Walking, bicycling and taking public transportation soon will get easier in New Orleans, thanks to work from a Tulane University public health group. The city is beginning to make plans to follow its new “complete streets” policy, a set of procedures that promotes improvements to streets and sidewalks to support people who don’t use or have motor vehicles.

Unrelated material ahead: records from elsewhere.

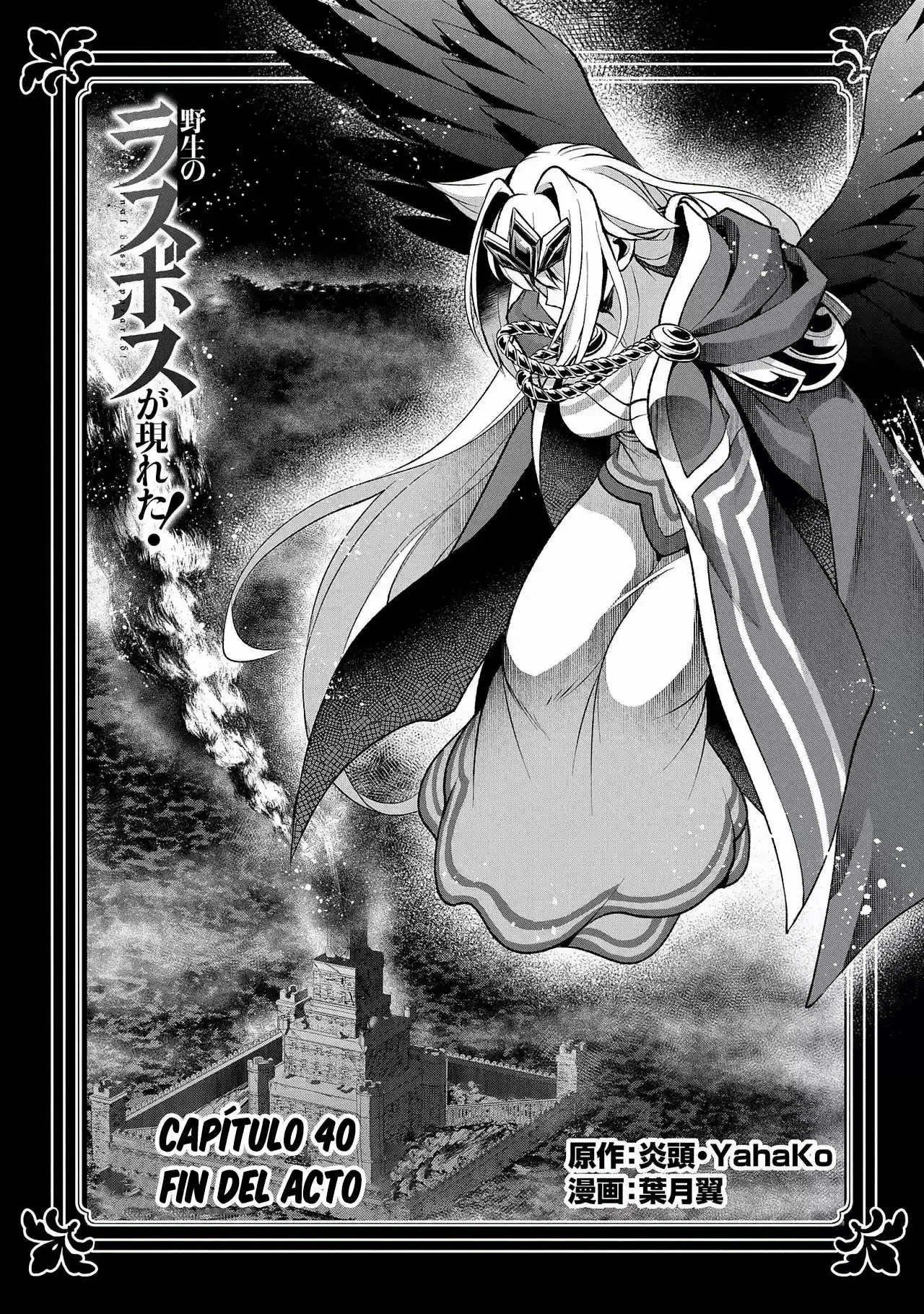 Yasei no Last Boss ga Arawareta! Capítulo 40 - página 2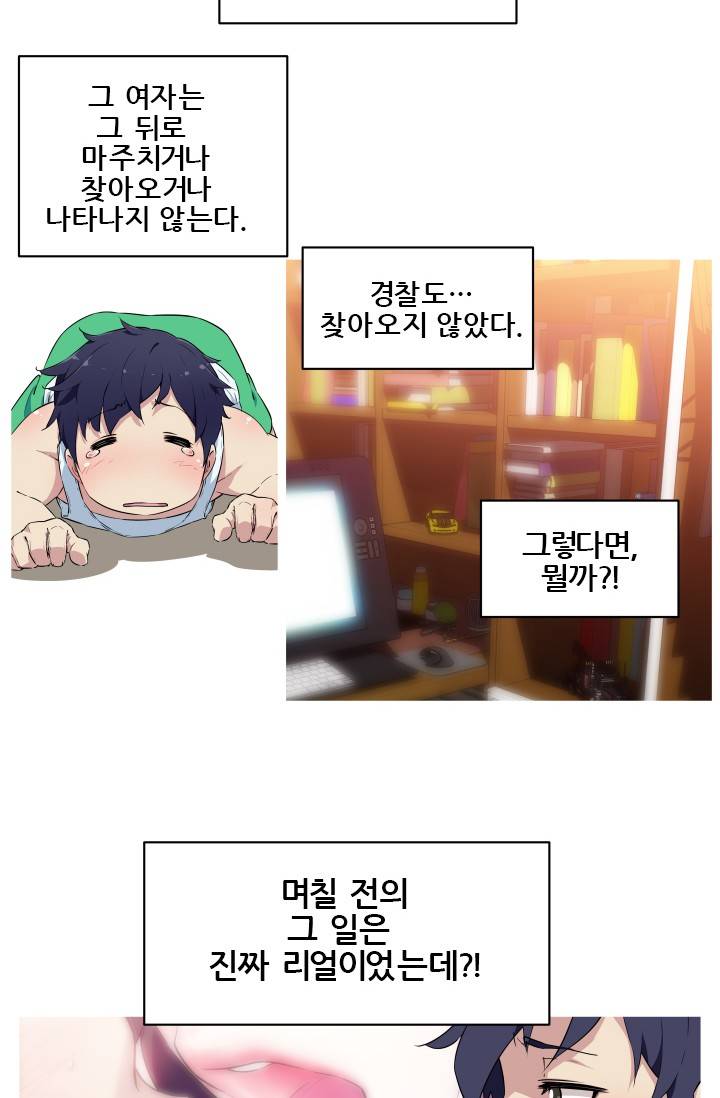 She Has Three Flavors Raw Chapter 3 Page 29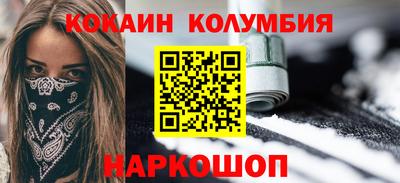 трава Лесосибирск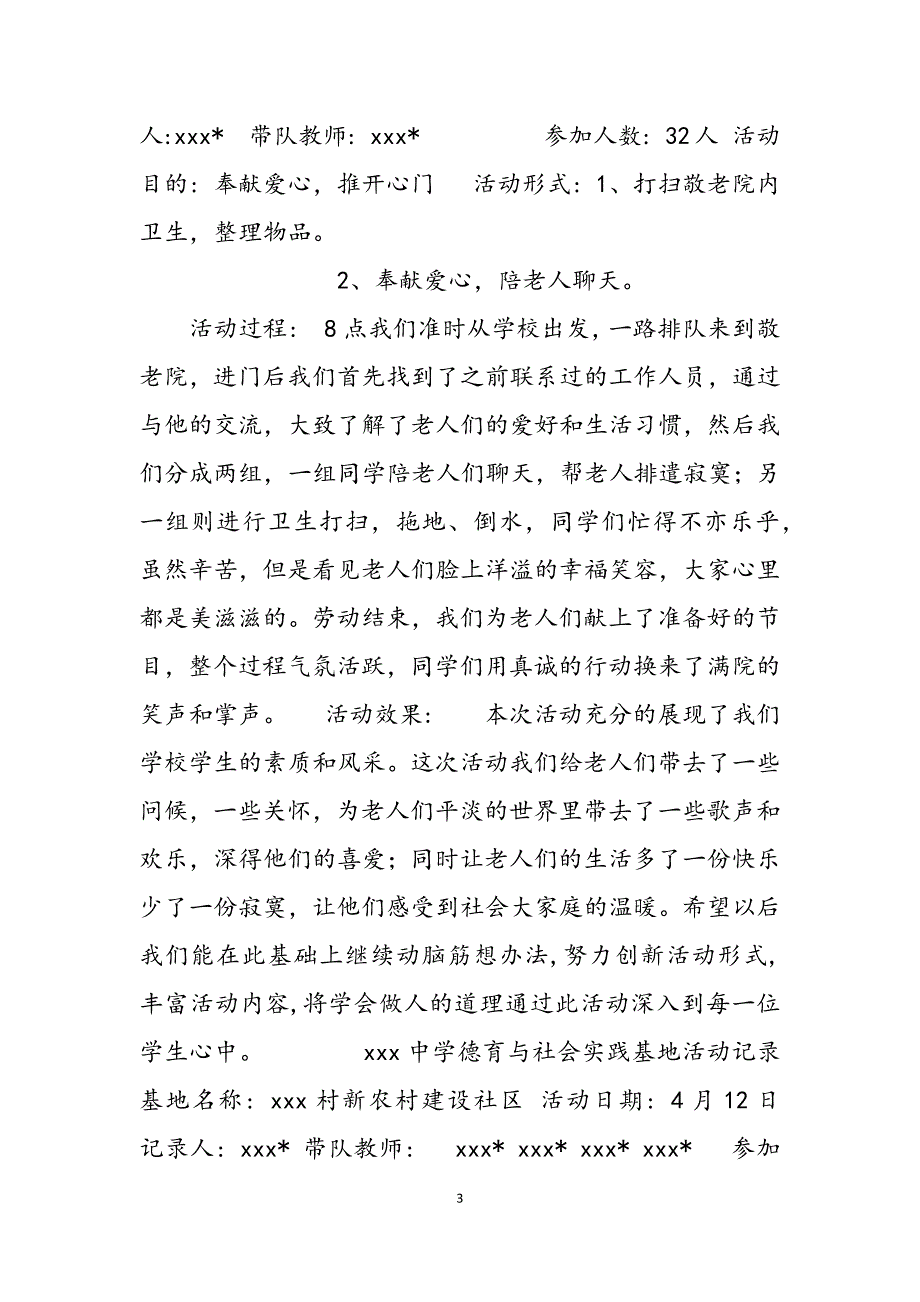 2023年XX中学德育与社会实践基地活动计划、活动记录、协议书、总结.docx_第3页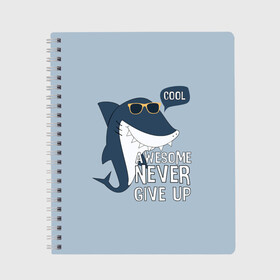 Тетрадь с принтом Awesome never give up , 100% бумага | 48 листов, плотность листов — 60 г/м2, плотность картонной обложки — 250 г/м2. Листы скреплены сбоку удобной пружинной спиралью. Уголки страниц и обложки скругленные. Цвет линий — светло-серый
 | background | cool | fish | font | gray | inscription | ocean | sea | shark | smile | style | summer | sunny | teeth | text | view | акула | взгляд | зубы | крутой | лето | море | надпись | океан | очки | рыба | серый | солнечные | стиль | текст 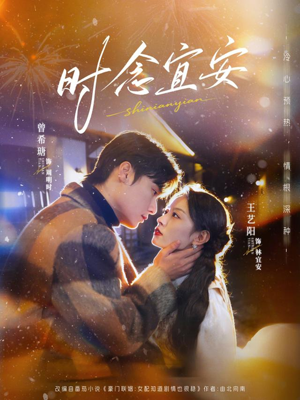 时念宜安(77集) 时念宜安(77集)最热门短剧来了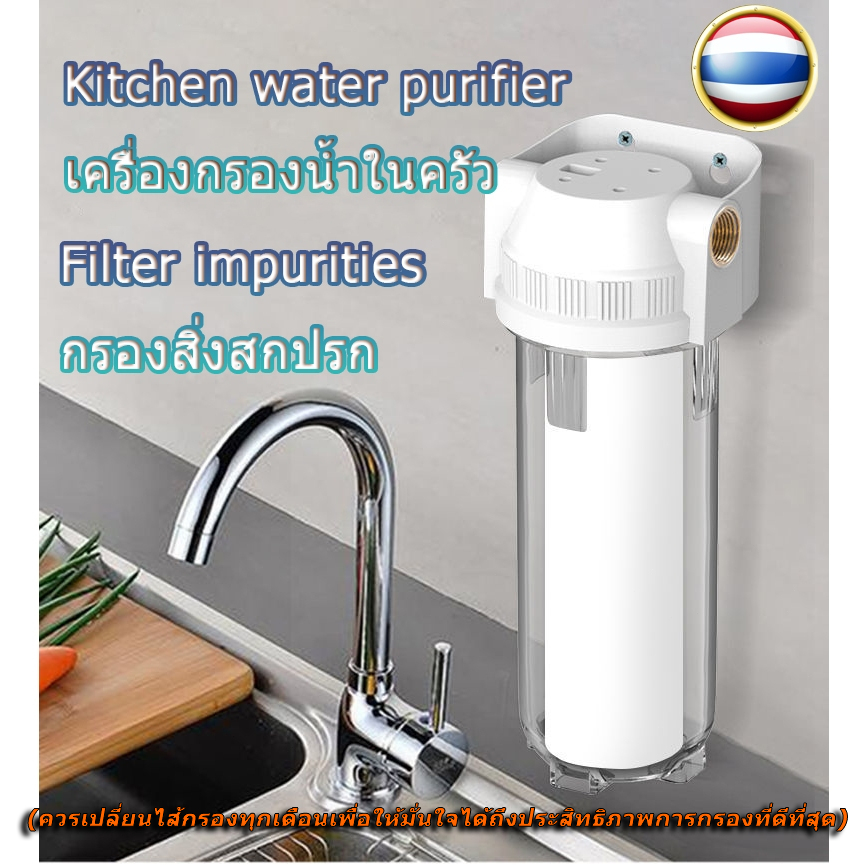 เครื่องกรองน้ำประสิทธิภาพสูงขนาด 10 นิ้ว ขจัดสิ่งสกปรกได้หมดจด ทนทาน ทนต่ออุณหภูมิสูง รุ่นปรับปรุงใหม่ ป้องกันการระเบิด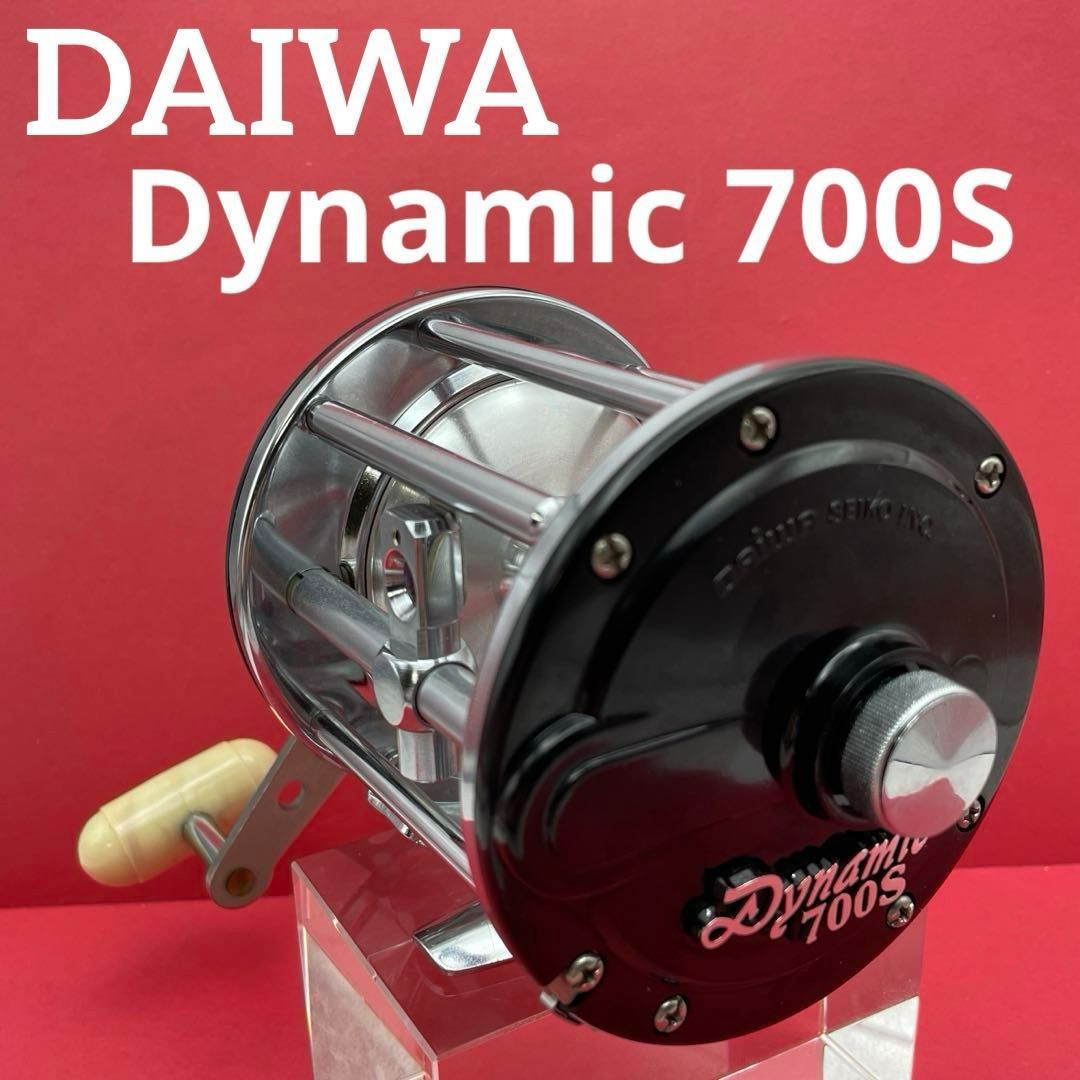 DAIWA Dynamic 700S 船用両軸リール ダイワ ダイナミック700s オールドリール ヴィンテージリール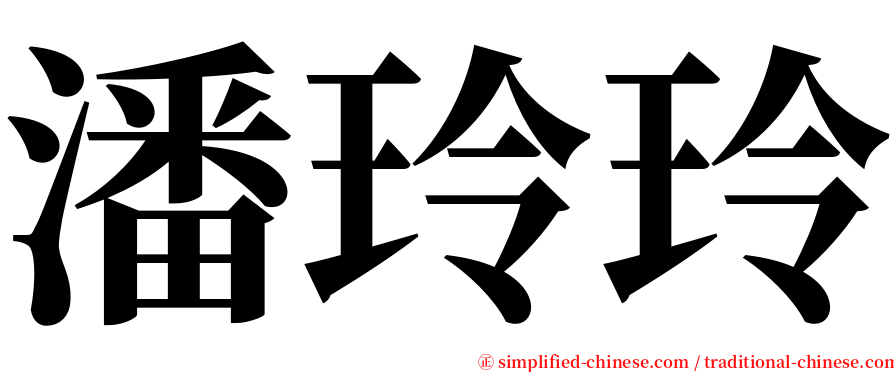 潘玲玲 serif font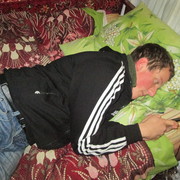 ���������� �����, ���� ������� ����� ����, 30 ���, ������������ ��� ������, ����� � ���������, c�������� ���������, ���������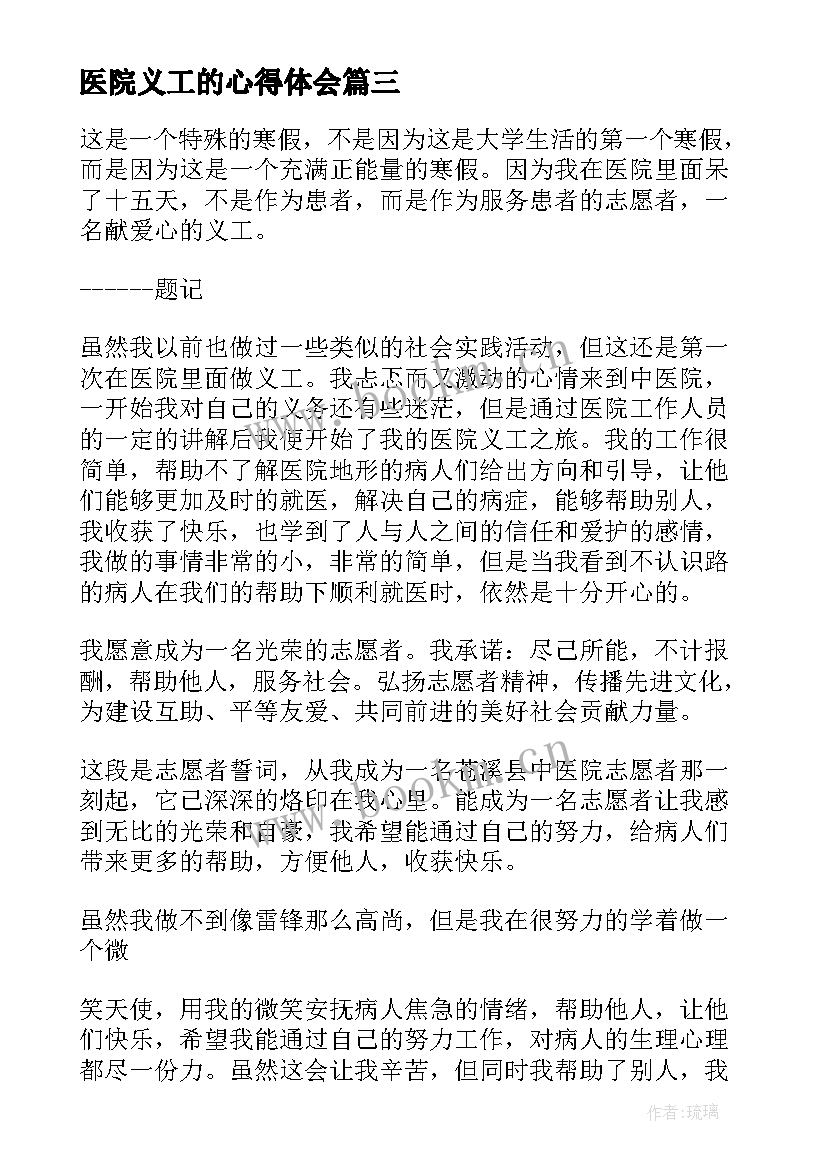 最新医院义工的心得体会 社区医院义工心得体会(优秀8篇)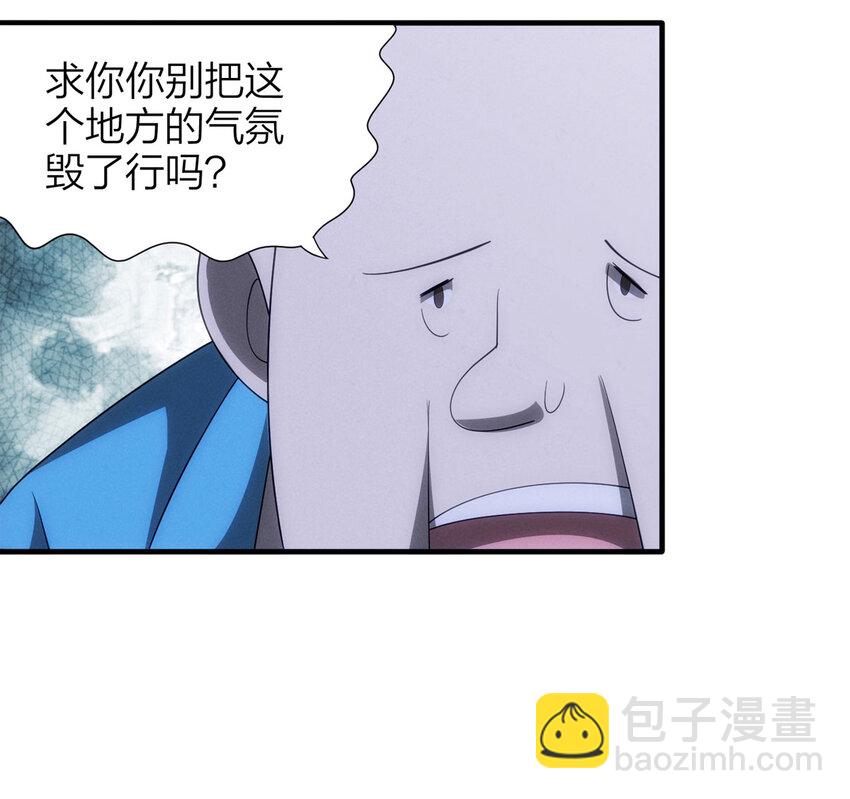 116 爱与死亡（上）(1/2)-第119话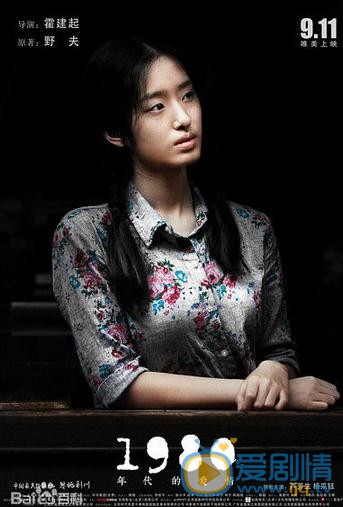 杨采钰《1980年代的爱情》剧照 杨采钰《1980年代的爱情》剧照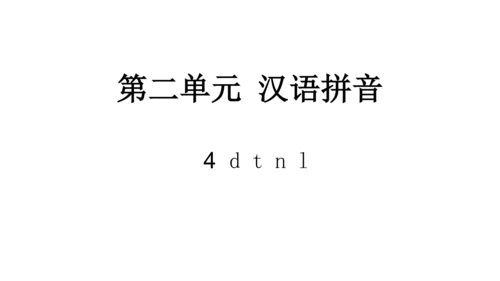 统编版语文一年级上册4 d t n l  课件
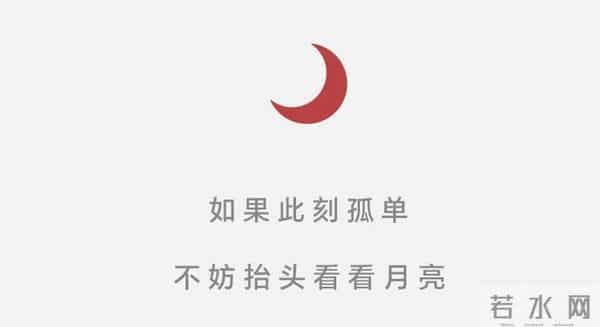 女神全裸出镜，35岁二封影后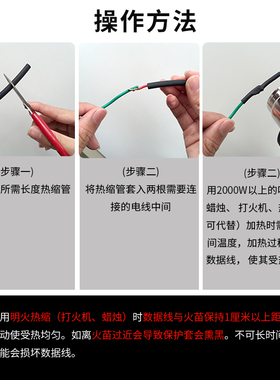 包邮橙色热缩管绝缘套管数据线电线保护套软护套电工套管1mm-80mm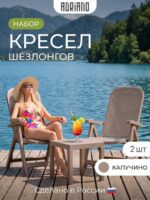 Набор садовой мебели из кресла шезлонга 2 шт и стола — изображение 2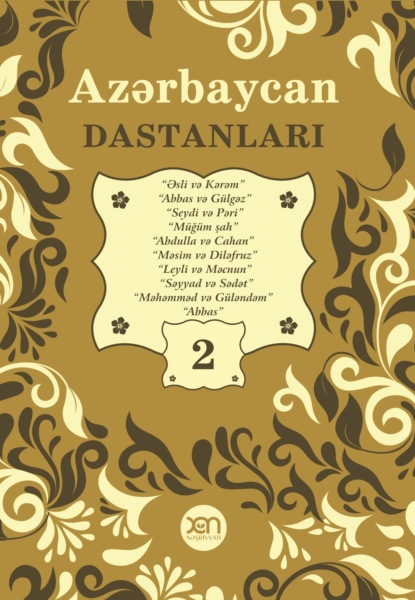 Azərbaycan dastanları - 2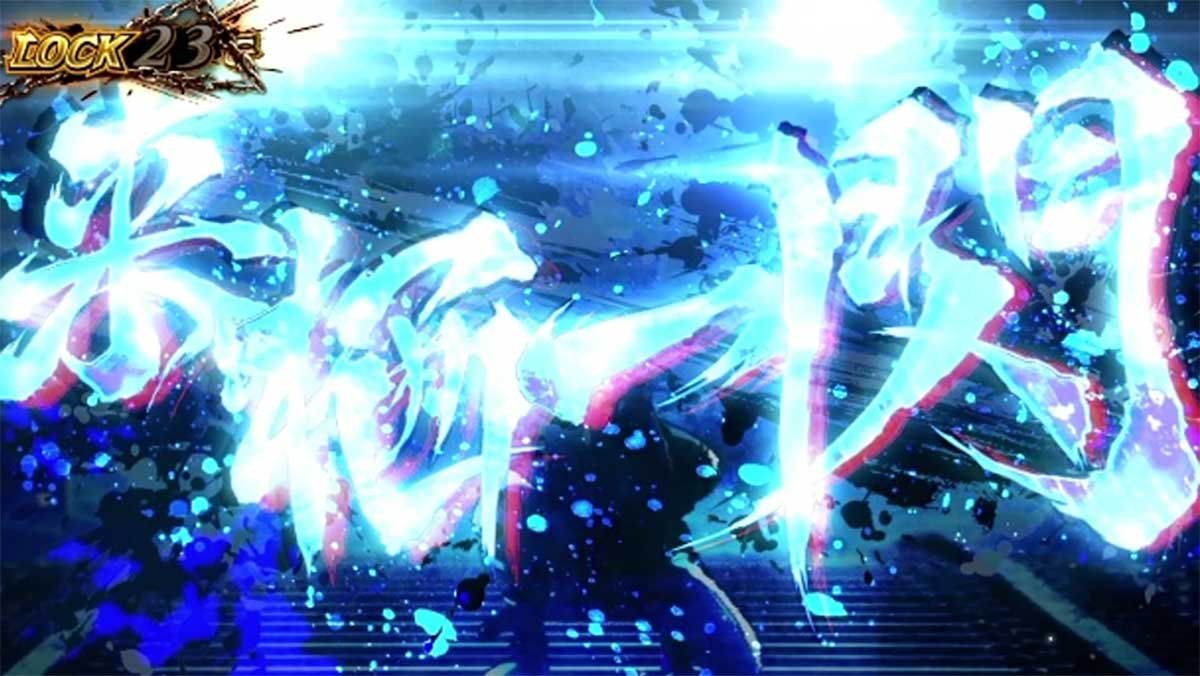 スマスロ 甲鉄城のカバネリ 海門（うなと）決戦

New Orleanian Michael Smith prefers his bike, but
streetcar and bus transportation are also options. The
city is making plans for its "complete streets" policy for
street and sidewalk improvements.
(Photo by Cheryl Gerber)
“Now the streets that are going to get repaired will be designed and built with the needs of all transportation modes in mind,” says Matt Rufo, program manager for the KidsWalk Coalition. The coalition is a Tulane-affiliated group of public health, transportation and advocacy organizations and agencies dedicated to reducing childhood obesity in New Orleans through policies and infrastructure improvements.
Unsafe streets and damaged sidewalks make it difficult for kids to be active, said Rufo, who also is working with the city’s Public Works Department to assist in the complete streets implementation.
The Tulane Prevention Research Center and the KidsWalk Coalition were among the groups that helped draft the policy, which was unanimously passed by the New Orleans City Council in December 2011. The state Department of Transportation and Development already has an internal complete streets policy for its state-owned highways.
The complete streets policy requires streets to be designed and constructed for all users. This means considering installation of bike lanes, sidewalks, bus-stop shelters, crosswalks and signs warning motorists of bus-loading areas and pedestrians. But not all complete streets look the same — what is created depends on available space, traffic volume and other factors.
In the past, the city has made “complete streets” improvements, such as adding bike lanes and sidewalks to streets incrementally, though not as a matter of policy.
“It was the result of individual advocacy efforts,” Rufo says. “That’s not a sustainable system.”